Data shown:
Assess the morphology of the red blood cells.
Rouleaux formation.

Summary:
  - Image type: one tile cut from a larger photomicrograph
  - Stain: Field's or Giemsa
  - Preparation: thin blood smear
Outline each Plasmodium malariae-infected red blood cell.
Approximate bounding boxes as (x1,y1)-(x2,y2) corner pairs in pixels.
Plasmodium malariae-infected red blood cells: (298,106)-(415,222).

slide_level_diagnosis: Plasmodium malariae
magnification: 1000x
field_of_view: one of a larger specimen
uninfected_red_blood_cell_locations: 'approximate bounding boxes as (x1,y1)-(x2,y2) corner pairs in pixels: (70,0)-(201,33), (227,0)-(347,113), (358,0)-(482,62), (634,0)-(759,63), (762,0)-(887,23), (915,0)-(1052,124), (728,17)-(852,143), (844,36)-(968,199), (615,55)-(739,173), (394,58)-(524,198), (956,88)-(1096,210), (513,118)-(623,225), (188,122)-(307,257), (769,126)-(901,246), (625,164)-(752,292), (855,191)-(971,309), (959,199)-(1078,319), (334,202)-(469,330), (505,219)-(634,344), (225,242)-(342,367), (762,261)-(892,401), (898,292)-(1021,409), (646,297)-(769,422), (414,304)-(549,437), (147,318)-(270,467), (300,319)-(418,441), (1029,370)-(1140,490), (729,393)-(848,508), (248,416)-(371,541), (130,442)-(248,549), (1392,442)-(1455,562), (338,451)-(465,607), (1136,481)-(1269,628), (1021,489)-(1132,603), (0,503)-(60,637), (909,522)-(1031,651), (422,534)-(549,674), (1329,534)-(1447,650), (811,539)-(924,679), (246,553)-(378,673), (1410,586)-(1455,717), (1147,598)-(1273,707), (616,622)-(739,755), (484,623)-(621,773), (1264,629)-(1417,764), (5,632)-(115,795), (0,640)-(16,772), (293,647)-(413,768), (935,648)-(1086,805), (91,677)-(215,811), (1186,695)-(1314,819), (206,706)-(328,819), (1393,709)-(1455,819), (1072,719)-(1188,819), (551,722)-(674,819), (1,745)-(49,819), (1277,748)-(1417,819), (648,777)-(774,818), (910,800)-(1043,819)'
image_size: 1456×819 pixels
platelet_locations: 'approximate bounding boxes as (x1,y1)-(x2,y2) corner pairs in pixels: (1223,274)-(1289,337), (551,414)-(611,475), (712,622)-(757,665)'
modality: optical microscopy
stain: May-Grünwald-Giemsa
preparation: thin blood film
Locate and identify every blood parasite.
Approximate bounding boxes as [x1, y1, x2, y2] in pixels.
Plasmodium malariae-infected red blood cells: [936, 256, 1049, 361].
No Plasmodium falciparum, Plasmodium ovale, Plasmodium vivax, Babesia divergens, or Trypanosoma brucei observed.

Task requirements:
Would you be able to transcribe every line of the data exactly?

Output for this exercise:
Assess the morphology of the red blood cells.
Rouleaux formation.

Summary:
  - Image type: one tile cut from a larger photomicrograph
  - Stain: Field's or Giemsa
  - Preparation: thin blood smear
Outline each Plasmodium malariae-infected red blood cell.
Approximate bounding boxes as (x1,y1)-(x2,y2) corner pairs in pixels.
Plasmodium malariae-infected red blood cells: (298,106)-(415,222).

slide_level_diagnosis: Plasmodium malariae
magnification: 1000x
field_of_view: one of a larger specimen
uninfected_red_blood_cell_locations: 'approximate bounding boxes as (x1,y1)-(x2,y2) corner pairs in pixels: (70,0)-(201,33), (227,0)-(347,113), (358,0)-(482,62), (634,0)-(759,63), (762,0)-(887,23), (915,0)-(1052,124), (728,17)-(852,143), (844,36)-(968,199), (615,55)-(739,173), (394,58)-(524,198), (956,88)-(1096,210), (513,118)-(623,225), (188,122)-(307,257), (769,126)-(901,246), (625,164)-(752,292), (855,191)-(971,309), (959,199)-(1078,319), (334,202)-(469,330), (505,219)-(634,344), (225,242)-(342,367), (762,261)-(892,401), (898,292)-(1021,409), (646,297)-(769,422), (414,304)-(549,437), (147,318)-(270,467), (300,319)-(418,441), (1029,370)-(1140,490), (729,393)-(848,508), (248,416)-(371,541), (130,442)-(248,549), (1392,442)-(1455,562), (338,451)-(465,607), (1136,481)-(1269,628), (1021,489)-(1132,603), (0,503)-(60,637), (909,522)-(1031,651), (422,534)-(549,674), (1329,534)-(1447,650), (811,539)-(924,679), (246,553)-(378,673), (1410,586)-(1455,717), (1147,598)-(1273,707), (616,622)-(739,755), (484,623)-(621,773), (1264,629)-(1417,764), (5,632)-(115,795), (0,640)-(16,772), (293,647)-(413,768), (935,648)-(1086,805), (91,677)-(215,811), (1186,695)-(1314,819), (206,706)-(328,819), (1393,709)-(1455,819), (1072,719)-(1188,819), (551,722)-(674,819), (1,745)-(49,819), (1277,748)-(1417,819), (648,777)-(774,818), (910,800)-(1043,819)'
image_size: 1456×819 pixels
platelet_locations: 'approximate bounding boxes as (x1,y1)-(x2,y2) corner pairs in pixels: (1223,274)-(1289,337), (551,414)-(611,475), (712,622)-(757,665)'
modality: optical microscopy
stain: May-Grünwald-Giemsa
preparation: thin blood film
Locate and identify every blood parasite.
Approximate bounding boxes as [x1, y1, x2, y2] in pixels.
Plasmodium malariae-infected red blood cells: [936, 256, 1049, 361].
No Plasmodium falciparum, Plasmodium ovale, Plasmodium vivax, Babesia divergens, or Trypanosoma brucei observed.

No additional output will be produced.